In Harayna’s wrestling mad villages, the local dangals drive the finances of the sport and grapplers naturally opt for the freestyle version to make quick bucks and normally shift to Greco-Roman at the insistence of the coach or after failing to make a mark in the former.

So when 18-year-old Sajan Kumar Bhanwal speaks of the “opportunity” that attracted him to Greco-Roman six years ago when he first went to see a wrestling training session in Pratap Sports School in Kharkhoda, it is quite possible that even those in the family would have wondered about his choice.

After all, Bhanwal had made to the school for his athletic prowess and the general viewpoint was that if wanted to take up wrestling, freestyle was probably a better career option.

Passion vs the lure of money

On August 5, the 18-year-old from Kasandi village proved all doubters wrong when he became the first Indian Greco-Roman wrestler in 16 years to win a World Junior Championship medal (bronze) beating Ali Erbay of Turkey in the 74kg category in Tampere, Finland.
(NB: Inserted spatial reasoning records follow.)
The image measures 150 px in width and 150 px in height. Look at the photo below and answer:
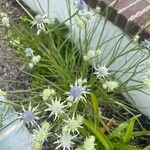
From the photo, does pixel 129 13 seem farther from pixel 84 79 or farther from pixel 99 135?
pixel 99 135

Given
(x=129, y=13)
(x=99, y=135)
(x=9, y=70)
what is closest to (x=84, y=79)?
(x=99, y=135)

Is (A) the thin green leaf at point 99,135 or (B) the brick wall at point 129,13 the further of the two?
(B) the brick wall at point 129,13

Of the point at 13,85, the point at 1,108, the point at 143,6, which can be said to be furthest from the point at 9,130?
the point at 143,6

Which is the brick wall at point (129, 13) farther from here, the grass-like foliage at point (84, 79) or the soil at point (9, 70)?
the soil at point (9, 70)

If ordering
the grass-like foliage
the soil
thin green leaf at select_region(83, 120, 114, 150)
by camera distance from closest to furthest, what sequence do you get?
Answer: 1. the grass-like foliage
2. thin green leaf at select_region(83, 120, 114, 150)
3. the soil

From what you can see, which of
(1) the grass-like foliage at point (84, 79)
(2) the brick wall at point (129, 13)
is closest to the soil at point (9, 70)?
(1) the grass-like foliage at point (84, 79)

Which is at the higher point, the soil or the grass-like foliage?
the grass-like foliage

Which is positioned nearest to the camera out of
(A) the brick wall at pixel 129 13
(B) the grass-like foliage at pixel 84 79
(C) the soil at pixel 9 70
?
(B) the grass-like foliage at pixel 84 79

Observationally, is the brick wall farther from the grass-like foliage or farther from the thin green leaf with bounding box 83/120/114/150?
the thin green leaf with bounding box 83/120/114/150

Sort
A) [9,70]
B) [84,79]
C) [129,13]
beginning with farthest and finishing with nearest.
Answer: [9,70], [129,13], [84,79]

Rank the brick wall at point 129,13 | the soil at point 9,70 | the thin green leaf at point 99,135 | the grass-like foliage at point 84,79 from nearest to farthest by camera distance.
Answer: the grass-like foliage at point 84,79 → the thin green leaf at point 99,135 → the brick wall at point 129,13 → the soil at point 9,70

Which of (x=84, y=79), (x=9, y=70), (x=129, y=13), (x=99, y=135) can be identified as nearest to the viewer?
(x=84, y=79)

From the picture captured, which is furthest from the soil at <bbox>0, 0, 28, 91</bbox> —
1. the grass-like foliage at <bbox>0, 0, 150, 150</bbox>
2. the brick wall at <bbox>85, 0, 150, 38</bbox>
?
the brick wall at <bbox>85, 0, 150, 38</bbox>
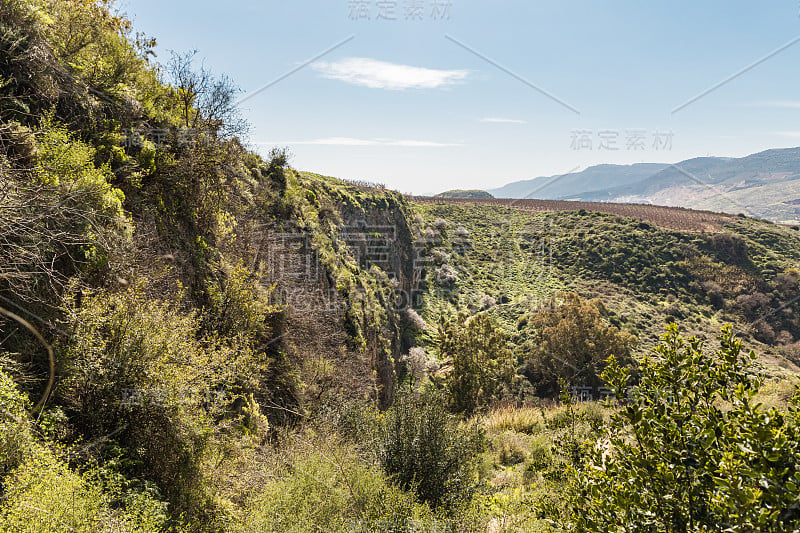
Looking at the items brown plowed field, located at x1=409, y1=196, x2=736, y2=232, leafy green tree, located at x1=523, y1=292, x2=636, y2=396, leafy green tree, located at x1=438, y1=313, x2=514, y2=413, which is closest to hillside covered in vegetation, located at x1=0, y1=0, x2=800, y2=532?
leafy green tree, located at x1=438, y1=313, x2=514, y2=413

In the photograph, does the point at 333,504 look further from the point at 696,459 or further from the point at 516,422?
the point at 516,422

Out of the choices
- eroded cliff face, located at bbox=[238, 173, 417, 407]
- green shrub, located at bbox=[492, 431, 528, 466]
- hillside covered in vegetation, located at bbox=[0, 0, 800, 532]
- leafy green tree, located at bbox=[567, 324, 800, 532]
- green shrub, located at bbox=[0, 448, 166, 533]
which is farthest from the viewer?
eroded cliff face, located at bbox=[238, 173, 417, 407]

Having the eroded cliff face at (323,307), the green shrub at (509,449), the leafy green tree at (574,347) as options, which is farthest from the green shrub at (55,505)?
the leafy green tree at (574,347)

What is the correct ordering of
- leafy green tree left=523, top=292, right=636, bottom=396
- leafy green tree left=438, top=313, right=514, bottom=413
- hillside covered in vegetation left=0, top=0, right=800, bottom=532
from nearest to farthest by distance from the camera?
hillside covered in vegetation left=0, top=0, right=800, bottom=532
leafy green tree left=438, top=313, right=514, bottom=413
leafy green tree left=523, top=292, right=636, bottom=396

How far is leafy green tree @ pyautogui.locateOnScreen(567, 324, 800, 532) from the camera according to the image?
1.69m

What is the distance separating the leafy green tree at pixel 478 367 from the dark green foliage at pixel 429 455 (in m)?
11.9

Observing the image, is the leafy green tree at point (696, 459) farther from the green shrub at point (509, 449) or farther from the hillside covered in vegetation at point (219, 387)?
the green shrub at point (509, 449)

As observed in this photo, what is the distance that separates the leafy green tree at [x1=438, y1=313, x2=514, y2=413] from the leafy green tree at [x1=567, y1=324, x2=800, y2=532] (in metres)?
16.1

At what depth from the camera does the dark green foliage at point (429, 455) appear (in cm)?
593

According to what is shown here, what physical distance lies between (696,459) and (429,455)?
15.4 feet

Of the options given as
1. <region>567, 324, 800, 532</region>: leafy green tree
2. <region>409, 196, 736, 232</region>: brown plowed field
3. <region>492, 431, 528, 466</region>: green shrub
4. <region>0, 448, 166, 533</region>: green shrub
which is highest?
<region>409, 196, 736, 232</region>: brown plowed field

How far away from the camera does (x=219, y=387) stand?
29.7ft

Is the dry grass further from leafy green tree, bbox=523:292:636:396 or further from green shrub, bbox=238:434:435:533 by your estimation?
leafy green tree, bbox=523:292:636:396

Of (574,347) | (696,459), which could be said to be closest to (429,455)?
(696,459)
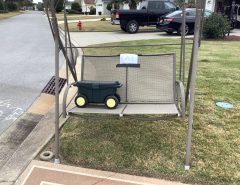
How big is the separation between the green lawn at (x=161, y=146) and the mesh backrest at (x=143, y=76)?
435 millimetres

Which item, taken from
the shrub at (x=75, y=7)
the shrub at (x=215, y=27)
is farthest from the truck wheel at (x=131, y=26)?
the shrub at (x=75, y=7)

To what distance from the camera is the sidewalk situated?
3.30 meters

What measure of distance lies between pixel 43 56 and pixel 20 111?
19.4ft

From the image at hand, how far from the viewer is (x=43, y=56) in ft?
36.6

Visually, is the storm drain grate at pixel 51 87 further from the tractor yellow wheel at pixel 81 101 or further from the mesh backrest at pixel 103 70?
the tractor yellow wheel at pixel 81 101

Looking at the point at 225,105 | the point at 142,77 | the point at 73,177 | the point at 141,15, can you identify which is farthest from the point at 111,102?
the point at 141,15

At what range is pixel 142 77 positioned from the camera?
4484 millimetres

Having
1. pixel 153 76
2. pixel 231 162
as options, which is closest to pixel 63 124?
pixel 153 76

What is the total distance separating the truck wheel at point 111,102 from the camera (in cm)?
392

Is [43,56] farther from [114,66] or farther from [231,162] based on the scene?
[231,162]

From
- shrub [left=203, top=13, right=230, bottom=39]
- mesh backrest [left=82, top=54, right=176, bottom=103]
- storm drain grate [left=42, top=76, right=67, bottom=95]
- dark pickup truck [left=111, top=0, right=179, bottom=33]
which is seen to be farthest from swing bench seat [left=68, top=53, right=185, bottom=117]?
dark pickup truck [left=111, top=0, right=179, bottom=33]

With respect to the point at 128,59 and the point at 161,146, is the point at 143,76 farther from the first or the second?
the point at 161,146

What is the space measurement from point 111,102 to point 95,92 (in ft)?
0.77

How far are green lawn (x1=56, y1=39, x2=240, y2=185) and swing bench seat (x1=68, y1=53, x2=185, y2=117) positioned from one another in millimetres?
405
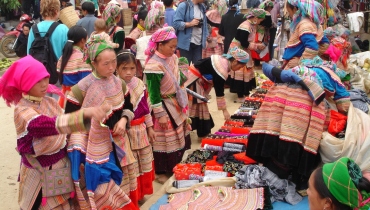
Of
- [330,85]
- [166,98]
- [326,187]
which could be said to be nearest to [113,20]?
[166,98]

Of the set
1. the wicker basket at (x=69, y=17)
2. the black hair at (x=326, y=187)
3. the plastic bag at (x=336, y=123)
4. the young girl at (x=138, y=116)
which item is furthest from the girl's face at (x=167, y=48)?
the black hair at (x=326, y=187)

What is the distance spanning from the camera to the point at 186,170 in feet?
14.3

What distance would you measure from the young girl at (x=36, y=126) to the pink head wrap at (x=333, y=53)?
4449 millimetres

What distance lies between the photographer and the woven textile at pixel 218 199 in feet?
12.2

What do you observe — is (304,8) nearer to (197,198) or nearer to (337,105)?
(337,105)

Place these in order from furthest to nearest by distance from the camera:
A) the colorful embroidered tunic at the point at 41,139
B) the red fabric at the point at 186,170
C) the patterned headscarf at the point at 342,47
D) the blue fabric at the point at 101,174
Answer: the patterned headscarf at the point at 342,47 → the red fabric at the point at 186,170 → the blue fabric at the point at 101,174 → the colorful embroidered tunic at the point at 41,139

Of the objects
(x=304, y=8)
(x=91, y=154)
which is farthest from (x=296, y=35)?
(x=91, y=154)

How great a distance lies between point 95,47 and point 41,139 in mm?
875

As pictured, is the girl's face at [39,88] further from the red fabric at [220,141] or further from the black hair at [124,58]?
the red fabric at [220,141]

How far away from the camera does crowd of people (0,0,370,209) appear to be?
299 centimetres

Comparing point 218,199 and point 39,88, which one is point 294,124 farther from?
point 39,88

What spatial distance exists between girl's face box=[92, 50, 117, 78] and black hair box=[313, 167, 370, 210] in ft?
5.96

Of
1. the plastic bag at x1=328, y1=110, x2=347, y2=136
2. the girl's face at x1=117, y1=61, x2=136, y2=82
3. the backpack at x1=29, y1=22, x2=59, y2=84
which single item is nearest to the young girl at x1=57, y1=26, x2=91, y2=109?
the backpack at x1=29, y1=22, x2=59, y2=84

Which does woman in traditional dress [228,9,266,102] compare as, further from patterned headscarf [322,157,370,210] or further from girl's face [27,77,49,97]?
patterned headscarf [322,157,370,210]
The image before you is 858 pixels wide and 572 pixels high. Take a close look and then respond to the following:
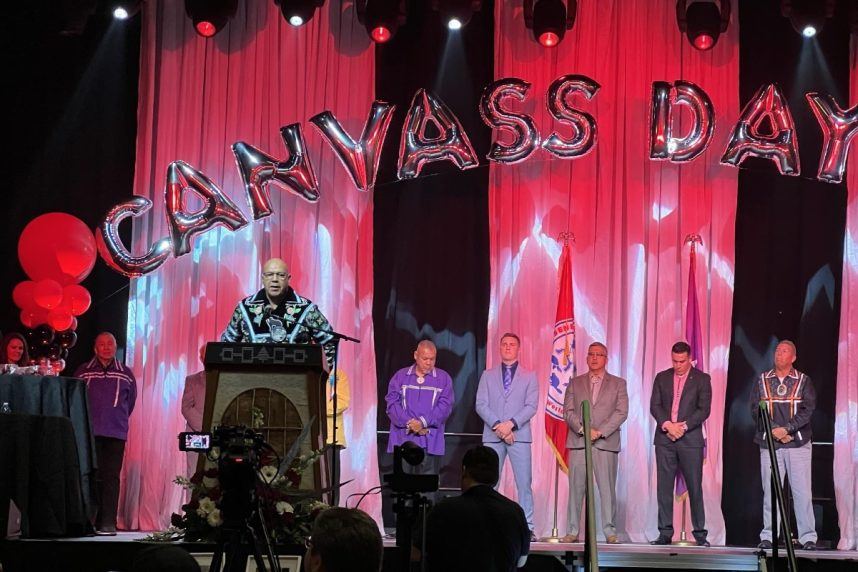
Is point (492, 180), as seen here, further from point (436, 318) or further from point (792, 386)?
point (792, 386)

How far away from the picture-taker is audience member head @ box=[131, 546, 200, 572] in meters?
2.47

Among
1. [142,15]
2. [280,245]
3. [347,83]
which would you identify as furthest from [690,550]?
[142,15]

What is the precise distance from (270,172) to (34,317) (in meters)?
2.24

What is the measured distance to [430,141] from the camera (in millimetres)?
9570

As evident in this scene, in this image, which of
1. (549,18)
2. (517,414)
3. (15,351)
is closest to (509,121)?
(549,18)

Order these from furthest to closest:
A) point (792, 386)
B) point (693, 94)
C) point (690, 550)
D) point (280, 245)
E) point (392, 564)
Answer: point (280, 245) → point (693, 94) → point (792, 386) → point (690, 550) → point (392, 564)

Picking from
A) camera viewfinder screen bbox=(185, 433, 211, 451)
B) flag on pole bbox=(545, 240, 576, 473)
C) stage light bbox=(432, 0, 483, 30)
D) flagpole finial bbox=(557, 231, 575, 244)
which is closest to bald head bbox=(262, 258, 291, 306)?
camera viewfinder screen bbox=(185, 433, 211, 451)

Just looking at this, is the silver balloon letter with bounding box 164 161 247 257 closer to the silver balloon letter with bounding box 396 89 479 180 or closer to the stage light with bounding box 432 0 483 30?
the silver balloon letter with bounding box 396 89 479 180

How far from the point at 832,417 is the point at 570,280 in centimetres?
252

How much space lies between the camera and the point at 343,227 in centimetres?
1023

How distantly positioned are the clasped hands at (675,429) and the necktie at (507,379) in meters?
1.26

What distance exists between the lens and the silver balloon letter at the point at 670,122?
31.1 feet

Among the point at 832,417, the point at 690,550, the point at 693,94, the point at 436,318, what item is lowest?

Only four Indians have managed to win a Junior World Championship medal in Greco-Roman with Mukesh Khatri bagging the last bronze in 2001. Pappu Yadav is the only wrestler to win a gold in the event back in 1992.

“When I joined the school, I saw that there was a lot of opportunity for wrestling in Greco-Roman. [And], it was something different,” Bhanwal told The Field about his choice.

The 18-year-old looked at the category as an opportunity to rise faster than a heavily competitive freestyle structure but it had its own problems. While the annual dangals provided the freestylers with the required financial support to pursue a career, Bhanwal’s parents had to request the villagers to crowd fund his training and competition till he managed to break into the national set-up.

“The local competitions [in villages] are held mostly for money,” explains Bhanwal’s coach Om Prakash Dahiya. “In these competitions, the bouts are held for as much as Rs one or two lakh. When kids get into these competitions because of lure for money, freestyle wrestling is the first that catches the eye. Parents in the villages are also interested in making money out of these bouts.”

This means that an average wrestler ends up making about Rs 25000 per bout during the dangal season. Many Greco-Roman wrestlers also end up competing in these competitions to make some money and end up compromising with their technique and development program.

The journey onward

But Bhanwal insists that he is completely focused on making a career in Greco-Roman and hence did not opt for the short term approach of making money through the dangals. “This has definitely put pressure on my parents to raise funds for my training but I am happy that I have managed to win medals for the country,” he says.

Bhanwal bagged a bronze in the Asian Junior Championships in Chinese Taipei in June and then kept his head despite losing the second round bout against Akzhol Makhmudov in the Junior World Championship to finish on the podium through repechage.

“[At the Junior Asian Championships], I realised even Asian players win medals easily among the other international players in the world [in Greco-Roman],” he says. “So, I thought why can’t I go and win medals there [in Tampere].”

For Bhanwal who will transition into the senior wrestling circuit right away, winning medals is the only thing that counts. Even beyond making money. It was then on a determined note that Bhanwal concluded,“I want to win [more] medals at the world level in Greco-Roman. I want to make a name [for the country and myself] at the world level. This [Greco-Roman] is something different.”